RubyのObject#cloneがdeep copyしない理由は簡単。相互参照がある場合や、コピーできないものを内包していた場合の挙動をグローバルに(Object/Kernelで)定義するのが難しいから。

 もっと利用側寄りの理由としては、deep copyされたくないケースも多いから。特に、ArrayやHashのように何でも入れられるコンテナオブジェクトが、dup/cloneで各要素をdup/cloneして回るべきかと言われると躊躇する。コネクションオブジェクトやソケット、ファイルハンドルもdupする?

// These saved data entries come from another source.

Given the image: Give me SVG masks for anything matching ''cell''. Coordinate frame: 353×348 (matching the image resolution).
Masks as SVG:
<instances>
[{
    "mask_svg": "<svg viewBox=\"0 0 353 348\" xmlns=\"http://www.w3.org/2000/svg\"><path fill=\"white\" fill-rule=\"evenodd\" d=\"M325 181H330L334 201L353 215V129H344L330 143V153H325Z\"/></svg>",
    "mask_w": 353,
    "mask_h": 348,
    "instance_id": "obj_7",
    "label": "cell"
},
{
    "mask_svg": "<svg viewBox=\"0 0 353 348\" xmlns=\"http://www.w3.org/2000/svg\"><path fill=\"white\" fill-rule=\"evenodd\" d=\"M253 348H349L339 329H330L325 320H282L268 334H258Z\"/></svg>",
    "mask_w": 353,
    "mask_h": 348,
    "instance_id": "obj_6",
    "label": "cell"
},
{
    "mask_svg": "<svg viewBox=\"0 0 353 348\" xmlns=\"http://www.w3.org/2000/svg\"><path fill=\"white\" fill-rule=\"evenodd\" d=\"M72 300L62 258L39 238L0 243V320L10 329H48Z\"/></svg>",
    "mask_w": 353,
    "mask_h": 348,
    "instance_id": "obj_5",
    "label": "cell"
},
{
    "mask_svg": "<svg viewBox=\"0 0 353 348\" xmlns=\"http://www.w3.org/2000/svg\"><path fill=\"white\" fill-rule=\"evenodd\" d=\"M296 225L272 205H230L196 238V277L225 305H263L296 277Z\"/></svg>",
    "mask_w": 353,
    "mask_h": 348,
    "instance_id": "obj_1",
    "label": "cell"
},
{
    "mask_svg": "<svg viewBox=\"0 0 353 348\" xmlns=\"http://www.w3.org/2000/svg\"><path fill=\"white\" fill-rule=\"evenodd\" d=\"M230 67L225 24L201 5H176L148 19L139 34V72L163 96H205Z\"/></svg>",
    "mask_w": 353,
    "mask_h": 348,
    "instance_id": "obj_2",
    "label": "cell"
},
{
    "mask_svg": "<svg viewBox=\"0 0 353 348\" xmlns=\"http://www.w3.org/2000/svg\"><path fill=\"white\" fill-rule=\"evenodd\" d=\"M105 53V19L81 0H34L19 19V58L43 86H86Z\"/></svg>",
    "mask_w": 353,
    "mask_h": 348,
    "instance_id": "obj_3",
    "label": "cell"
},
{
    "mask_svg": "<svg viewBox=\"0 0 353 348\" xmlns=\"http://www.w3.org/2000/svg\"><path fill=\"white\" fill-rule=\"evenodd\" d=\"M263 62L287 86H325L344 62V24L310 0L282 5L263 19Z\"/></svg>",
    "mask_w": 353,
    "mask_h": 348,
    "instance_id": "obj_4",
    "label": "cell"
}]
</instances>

 一方、メンバの参照コピー(shallow copy)で足らない部分は、適宜自分のクラスのinitialize_copyメソッドで定義できる。たとえばメッセージダイジェストを計算するオブジェクトなら、内部ベクタなどについては”deep copy”する。でないと、クローンを操作したらコピー元の値や状態まで変わった、ということになってしまう。何をdeep copyすべきかというのは各オブジェクトが知っており、自分が固有に持つものについては自分が責任を持ってコピーする。

 Perlは文字列や配列がオブジェクトでないので、文字列の配列などは単なる代入によって実質deep copyになる。その辺が感覚の違いを生むのだろう。

 ちなみに、Rubyで手軽にdeep copyしたければMarshal.load(Marshal.dump(obj))が定石。これはPerlのStorable::dclone(obj)と等価。